The problem: Each line that includes "enrichment" must be copied from the records.

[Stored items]
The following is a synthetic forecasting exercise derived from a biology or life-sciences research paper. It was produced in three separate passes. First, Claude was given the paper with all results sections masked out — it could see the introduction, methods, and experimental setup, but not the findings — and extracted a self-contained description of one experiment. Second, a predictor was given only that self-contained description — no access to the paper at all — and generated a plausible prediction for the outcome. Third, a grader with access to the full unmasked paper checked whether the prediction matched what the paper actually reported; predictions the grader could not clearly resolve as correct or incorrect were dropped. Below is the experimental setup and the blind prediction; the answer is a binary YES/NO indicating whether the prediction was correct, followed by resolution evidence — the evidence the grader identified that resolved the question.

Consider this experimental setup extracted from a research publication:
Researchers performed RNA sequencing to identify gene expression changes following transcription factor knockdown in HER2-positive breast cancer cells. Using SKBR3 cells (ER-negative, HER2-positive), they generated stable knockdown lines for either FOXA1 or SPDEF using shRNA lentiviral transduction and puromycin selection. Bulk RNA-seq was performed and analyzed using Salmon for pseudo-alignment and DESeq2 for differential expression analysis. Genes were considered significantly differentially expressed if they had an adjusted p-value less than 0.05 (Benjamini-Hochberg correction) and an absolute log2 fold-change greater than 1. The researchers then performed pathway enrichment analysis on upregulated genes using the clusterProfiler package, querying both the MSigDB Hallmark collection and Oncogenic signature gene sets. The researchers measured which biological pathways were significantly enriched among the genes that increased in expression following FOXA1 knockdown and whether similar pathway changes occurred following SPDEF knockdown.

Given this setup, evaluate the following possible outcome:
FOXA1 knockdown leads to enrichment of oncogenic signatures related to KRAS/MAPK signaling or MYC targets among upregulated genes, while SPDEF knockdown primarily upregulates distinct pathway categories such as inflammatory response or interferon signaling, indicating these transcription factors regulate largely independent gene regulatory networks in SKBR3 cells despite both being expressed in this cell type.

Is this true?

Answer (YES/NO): NO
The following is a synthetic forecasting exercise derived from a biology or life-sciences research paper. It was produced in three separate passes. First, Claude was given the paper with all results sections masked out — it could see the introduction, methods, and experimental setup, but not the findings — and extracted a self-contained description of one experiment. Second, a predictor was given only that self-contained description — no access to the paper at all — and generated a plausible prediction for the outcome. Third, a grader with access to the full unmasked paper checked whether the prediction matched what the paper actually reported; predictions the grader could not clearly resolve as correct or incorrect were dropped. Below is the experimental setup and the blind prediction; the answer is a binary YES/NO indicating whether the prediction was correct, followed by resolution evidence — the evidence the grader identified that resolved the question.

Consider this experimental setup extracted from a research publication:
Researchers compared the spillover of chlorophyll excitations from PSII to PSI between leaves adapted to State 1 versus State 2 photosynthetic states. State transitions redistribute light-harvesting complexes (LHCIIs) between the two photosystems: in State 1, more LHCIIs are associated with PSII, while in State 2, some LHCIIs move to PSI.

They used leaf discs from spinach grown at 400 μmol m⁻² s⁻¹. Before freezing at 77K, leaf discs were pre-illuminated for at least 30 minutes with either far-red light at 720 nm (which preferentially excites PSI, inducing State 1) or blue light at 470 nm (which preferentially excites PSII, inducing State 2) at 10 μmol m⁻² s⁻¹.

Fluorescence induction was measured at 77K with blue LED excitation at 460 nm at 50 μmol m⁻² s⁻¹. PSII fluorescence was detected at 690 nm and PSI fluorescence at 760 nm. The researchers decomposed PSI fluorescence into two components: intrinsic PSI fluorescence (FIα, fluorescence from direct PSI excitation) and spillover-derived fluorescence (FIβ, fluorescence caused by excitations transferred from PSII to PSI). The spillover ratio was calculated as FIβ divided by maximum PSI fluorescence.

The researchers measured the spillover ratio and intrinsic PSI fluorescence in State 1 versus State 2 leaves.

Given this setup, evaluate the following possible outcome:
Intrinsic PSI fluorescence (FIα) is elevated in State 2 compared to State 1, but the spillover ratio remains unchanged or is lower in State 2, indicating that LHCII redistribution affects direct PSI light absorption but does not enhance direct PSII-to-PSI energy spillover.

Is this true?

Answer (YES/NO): YES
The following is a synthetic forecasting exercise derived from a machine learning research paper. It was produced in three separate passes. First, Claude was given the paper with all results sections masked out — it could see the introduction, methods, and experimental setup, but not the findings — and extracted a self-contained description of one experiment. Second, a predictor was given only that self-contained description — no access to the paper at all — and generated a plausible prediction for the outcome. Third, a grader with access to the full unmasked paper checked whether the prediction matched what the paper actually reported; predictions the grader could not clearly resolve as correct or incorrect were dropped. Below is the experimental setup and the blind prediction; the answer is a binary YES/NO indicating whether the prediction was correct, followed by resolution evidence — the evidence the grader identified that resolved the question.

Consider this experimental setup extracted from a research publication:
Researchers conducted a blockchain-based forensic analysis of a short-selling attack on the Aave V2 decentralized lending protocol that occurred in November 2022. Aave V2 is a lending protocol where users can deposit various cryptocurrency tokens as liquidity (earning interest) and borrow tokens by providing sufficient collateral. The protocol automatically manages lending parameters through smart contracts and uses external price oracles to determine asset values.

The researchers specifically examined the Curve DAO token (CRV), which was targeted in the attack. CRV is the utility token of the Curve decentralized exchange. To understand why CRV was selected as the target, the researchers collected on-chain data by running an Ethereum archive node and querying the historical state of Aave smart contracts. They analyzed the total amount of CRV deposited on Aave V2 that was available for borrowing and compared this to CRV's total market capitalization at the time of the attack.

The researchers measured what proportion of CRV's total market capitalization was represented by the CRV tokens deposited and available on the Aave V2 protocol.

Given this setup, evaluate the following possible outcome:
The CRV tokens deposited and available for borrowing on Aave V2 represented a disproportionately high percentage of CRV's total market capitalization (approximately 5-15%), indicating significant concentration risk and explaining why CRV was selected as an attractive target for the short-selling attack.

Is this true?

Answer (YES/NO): NO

Result of this exercise:
Researchers performed RNA sequencing to identify gene expression changes following transcription factor knockdown in HER2-positive breast cancer cells. Using SKBR3 cells (ER-negative, HER2-positive), they generated stable knockdown lines for either FOXA1 or SPDEF using shRNA lentiviral transduction and puromycin selection. Bulk RNA-seq was performed and analyzed using Salmon for pseudo-alignment and DESeq2 for differential expression analysis. Genes were considered significantly differentially expressed if they had an adjusted p-value less than 0.05 (Benjamini-Hochberg correction) and an absolute log2 fold-change greater than 1. The researchers then performed pathway enrichment analysis on upregulated genes using the clusterProfiler package, querying both the MSigDB Hallmark collection and Oncogenic signature gene sets. The researchers measured which biological pathways were significantly enriched among the genes that increased in expression following FOXA1 knockdown and whether similar pathway changes occurred following SPDEF knockdown.
FOXA1 knockdown leads to enrichment of oncogenic signatures related to KRAS/MAPK signaling or MYC targets among upregulated genes, while SPDEF knockdown primarily upregulates distinct pathway categories such as inflammatory response or interferon signaling, indicating these transcription factors regulate largely independent gene regulatory networks in SKBR3 cells despite both being expressed in this cell type.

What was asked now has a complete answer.